If I removes db1.key from constructor

db2 = hyperdb('./your.db', {valueEncoding: 'utf-8'})

It throws Error: First shared hypercore must be the same

What's the right way to do replication now?

hackergrrl commented 6 years ago

@fyang1024 I'm not able to reproduce the issue you're seeing.

  1. Are you running the code I posted as-is, in a clean directory?
  2. Did you delete my.db and your.db before starting?

The error message you're seeing (the first one) makes me think that your.db is maybe a db from an older test of yours that needs to be wiped?

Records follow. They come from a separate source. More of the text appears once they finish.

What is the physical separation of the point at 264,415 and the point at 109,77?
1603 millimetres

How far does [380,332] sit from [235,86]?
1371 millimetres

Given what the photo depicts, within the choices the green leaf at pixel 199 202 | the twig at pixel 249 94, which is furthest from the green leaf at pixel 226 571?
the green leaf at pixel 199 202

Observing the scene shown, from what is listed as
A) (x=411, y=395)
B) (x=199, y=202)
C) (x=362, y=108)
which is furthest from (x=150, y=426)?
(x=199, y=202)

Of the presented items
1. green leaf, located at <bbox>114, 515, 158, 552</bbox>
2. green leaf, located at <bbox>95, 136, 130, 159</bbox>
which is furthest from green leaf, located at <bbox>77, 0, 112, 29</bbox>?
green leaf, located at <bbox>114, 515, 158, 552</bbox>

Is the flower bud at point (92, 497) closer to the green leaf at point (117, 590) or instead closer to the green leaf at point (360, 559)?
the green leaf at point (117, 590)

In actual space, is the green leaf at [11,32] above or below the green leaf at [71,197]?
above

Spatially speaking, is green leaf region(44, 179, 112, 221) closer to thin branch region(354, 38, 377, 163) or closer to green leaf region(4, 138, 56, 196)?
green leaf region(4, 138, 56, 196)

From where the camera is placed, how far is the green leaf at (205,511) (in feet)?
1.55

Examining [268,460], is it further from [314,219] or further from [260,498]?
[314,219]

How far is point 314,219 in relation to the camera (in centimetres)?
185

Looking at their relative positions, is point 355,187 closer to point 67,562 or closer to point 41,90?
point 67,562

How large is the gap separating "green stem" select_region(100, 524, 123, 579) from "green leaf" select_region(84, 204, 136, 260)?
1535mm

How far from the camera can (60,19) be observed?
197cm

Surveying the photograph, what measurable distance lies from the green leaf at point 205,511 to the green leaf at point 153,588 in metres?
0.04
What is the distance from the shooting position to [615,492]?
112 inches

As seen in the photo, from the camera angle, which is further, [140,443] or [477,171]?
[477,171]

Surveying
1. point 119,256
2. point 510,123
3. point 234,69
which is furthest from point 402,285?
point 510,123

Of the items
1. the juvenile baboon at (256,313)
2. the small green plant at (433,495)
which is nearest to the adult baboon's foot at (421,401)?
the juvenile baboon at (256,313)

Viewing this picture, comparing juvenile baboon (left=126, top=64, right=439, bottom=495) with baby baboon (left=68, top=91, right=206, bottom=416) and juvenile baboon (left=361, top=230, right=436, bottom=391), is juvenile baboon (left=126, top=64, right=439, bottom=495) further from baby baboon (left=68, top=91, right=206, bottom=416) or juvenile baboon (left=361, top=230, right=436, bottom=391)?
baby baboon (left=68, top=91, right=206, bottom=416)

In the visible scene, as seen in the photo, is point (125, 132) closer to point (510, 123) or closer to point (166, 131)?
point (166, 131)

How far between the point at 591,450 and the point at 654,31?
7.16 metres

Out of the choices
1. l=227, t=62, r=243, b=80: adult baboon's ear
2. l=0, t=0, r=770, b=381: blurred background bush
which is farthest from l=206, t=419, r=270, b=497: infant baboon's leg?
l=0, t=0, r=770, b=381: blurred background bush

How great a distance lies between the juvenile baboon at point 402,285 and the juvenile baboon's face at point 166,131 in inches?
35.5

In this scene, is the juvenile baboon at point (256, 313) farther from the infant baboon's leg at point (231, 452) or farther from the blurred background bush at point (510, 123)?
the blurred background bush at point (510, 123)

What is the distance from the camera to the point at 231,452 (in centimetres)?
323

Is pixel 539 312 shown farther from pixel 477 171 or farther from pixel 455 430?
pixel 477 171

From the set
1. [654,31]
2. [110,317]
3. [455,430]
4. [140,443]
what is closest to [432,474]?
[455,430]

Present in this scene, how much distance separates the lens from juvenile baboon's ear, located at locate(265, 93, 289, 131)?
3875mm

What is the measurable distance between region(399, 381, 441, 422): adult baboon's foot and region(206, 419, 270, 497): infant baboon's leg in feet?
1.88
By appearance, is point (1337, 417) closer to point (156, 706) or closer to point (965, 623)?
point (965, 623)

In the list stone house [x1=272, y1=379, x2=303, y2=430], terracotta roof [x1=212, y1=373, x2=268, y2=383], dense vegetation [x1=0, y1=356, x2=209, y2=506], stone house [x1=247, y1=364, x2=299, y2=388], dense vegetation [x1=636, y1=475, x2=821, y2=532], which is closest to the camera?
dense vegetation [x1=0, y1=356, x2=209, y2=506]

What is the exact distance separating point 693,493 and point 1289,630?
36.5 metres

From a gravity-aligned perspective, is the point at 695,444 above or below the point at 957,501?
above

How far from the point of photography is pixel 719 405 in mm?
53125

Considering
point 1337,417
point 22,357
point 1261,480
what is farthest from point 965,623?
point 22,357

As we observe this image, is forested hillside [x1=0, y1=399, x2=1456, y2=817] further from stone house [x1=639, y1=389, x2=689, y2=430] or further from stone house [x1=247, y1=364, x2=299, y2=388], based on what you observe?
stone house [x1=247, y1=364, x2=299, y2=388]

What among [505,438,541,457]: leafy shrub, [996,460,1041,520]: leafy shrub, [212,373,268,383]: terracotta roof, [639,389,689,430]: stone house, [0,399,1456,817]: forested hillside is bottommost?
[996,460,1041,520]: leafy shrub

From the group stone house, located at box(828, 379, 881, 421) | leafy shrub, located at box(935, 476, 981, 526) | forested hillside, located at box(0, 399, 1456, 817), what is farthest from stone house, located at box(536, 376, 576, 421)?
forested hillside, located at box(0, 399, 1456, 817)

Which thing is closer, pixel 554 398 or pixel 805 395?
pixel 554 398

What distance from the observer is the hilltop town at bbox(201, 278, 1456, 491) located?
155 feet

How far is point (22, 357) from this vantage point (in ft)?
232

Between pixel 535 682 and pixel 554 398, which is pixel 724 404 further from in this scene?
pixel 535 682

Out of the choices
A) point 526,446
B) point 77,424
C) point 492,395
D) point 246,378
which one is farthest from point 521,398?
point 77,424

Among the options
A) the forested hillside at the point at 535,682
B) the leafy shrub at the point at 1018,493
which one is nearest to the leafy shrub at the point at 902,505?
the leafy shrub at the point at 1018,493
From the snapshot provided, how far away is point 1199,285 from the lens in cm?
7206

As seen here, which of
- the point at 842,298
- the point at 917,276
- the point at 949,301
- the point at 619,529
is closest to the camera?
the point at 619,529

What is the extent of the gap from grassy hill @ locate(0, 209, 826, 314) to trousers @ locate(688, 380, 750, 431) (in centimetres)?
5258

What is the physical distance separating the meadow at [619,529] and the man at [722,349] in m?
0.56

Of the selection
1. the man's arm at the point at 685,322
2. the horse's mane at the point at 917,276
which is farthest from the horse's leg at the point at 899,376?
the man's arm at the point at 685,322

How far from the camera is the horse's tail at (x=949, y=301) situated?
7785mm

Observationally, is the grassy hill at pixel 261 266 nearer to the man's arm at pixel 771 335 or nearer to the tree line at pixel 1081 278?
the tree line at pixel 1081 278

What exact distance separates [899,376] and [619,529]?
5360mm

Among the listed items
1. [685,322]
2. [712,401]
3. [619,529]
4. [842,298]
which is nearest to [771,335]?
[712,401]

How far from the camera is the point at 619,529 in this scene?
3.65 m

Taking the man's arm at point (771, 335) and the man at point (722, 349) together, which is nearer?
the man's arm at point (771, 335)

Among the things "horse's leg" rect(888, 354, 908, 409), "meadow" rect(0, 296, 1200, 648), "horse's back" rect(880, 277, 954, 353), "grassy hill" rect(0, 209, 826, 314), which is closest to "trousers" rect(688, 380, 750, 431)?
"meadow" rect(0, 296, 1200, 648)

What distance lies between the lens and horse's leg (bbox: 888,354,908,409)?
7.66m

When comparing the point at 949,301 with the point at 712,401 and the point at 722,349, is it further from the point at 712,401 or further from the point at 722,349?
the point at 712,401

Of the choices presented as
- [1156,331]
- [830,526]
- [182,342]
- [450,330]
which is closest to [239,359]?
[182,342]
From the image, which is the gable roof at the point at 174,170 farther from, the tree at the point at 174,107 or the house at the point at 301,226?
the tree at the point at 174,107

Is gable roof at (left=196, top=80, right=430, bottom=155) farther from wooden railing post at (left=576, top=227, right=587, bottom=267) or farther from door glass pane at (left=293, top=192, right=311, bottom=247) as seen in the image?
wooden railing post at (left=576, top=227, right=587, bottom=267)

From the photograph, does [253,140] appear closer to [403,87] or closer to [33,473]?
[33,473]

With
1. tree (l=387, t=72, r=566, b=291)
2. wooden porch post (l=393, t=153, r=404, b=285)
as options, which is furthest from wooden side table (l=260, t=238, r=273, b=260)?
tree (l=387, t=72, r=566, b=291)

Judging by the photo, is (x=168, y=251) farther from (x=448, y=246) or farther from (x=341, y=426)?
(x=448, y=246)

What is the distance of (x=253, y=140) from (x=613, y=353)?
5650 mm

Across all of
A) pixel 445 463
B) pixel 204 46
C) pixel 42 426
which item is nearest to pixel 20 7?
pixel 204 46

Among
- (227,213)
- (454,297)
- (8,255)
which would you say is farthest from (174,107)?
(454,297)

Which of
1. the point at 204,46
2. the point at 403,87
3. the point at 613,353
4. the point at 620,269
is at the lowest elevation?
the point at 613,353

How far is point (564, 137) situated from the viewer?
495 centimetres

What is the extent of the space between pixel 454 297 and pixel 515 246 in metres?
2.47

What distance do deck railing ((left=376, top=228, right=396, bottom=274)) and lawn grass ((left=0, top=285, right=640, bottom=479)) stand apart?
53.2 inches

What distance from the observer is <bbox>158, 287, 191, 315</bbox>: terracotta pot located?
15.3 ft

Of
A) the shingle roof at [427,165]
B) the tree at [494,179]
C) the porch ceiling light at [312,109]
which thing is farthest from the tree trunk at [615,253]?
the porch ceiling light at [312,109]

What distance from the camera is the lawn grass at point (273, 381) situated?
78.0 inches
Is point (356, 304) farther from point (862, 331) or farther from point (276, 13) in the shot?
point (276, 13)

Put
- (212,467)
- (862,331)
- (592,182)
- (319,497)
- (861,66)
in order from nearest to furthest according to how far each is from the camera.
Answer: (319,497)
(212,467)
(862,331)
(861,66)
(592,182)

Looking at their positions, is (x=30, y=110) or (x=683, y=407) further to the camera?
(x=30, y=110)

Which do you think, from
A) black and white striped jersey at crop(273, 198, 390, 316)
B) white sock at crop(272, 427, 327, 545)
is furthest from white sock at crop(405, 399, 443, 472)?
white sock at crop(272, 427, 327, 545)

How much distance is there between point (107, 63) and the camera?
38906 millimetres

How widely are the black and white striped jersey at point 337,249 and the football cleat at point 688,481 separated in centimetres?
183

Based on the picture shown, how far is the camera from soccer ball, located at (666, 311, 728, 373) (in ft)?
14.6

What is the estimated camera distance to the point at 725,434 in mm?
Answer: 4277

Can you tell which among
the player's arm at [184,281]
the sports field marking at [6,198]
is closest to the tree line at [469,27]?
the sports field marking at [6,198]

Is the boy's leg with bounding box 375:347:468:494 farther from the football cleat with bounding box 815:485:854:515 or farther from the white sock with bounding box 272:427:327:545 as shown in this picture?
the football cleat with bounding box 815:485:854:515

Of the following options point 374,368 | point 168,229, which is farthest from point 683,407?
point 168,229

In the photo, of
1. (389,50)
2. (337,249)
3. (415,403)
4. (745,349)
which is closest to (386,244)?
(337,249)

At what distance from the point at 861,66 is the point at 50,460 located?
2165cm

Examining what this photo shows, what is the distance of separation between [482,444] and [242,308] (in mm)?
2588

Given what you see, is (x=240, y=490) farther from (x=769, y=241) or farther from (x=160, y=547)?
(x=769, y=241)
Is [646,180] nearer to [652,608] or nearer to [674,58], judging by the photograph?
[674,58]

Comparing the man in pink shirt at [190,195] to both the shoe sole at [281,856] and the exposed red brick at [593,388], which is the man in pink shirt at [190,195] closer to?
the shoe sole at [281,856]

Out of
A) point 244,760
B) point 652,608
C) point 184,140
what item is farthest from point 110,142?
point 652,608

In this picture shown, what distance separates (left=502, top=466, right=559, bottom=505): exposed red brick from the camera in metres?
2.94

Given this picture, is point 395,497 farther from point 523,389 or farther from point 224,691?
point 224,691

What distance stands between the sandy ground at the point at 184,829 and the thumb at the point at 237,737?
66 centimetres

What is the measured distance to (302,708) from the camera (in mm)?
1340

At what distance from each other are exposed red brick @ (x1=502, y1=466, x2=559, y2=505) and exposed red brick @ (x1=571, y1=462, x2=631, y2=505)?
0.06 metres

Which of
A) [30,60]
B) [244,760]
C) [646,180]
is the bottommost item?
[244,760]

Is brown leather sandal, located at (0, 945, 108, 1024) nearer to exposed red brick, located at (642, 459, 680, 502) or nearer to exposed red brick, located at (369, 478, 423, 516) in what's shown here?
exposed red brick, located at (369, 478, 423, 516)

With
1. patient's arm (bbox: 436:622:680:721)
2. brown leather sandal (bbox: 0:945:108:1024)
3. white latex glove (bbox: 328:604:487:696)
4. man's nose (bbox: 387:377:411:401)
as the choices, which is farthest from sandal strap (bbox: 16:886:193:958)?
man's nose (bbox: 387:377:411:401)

fyang1024 commented 6 years ago

@noffle you are right. I deleted my.db but overlooked your.db. Yes, the code runs, but 'hey/' -> 'my friend' in db2 still not copied to db1, hmmm

hackergrrl commented 6 years ago

My mistake @fyang1024: I forgot that db1 must authorize db2 for replication to bring db2's data over. Here is an updated replication example:

var hyperdb = require('hyperdb')

var db1 = hyperdb('./my.db', {valueEncoding: 'utf-8'})
var db2

db1.ready(function () {  // need to wait for db1 to be ready to tell db2 to use the same key
  db2 = hyperdb('./your.db', db1.key, {valueEncoding: 'utf-8'})
  db2.ready(function () {  // need to wait for db2 to be ready before db2.local.key is set
    db1.put('/hello', 'world', function () {
      db1.authorize(db2.local.key, function () {  // give db2 permission to write to the shared hyperdb
        db2.put('/hey', 'my friend', function () {
          replicate(db1, db2, function (err) {
            db1.get('/hey', console.log)
          })
        })
      })
    })
  })
})

function replicate (a, b, cb) {
  var stream = a.replicate()
  stream.pipe(b.replicate()).pipe(stream).on('end', cb)
}
fyang1024 commented 6 years ago

@noffle Gotcha! thanks. I had to change the order slightly

db1.put('/hello', 'world', function () {
  db2.put('/hey', 'my friend', function () {
    db1.authorize(db2.local.key, function () {  // give db2 permission to write to the shared hyperdb
       replicate(db1, db2, function (err) {
          db1.get('/hey', console.log)
       })
     })
   })
 })

to make it work, otherwise it complains Cannot read property 'key' of null.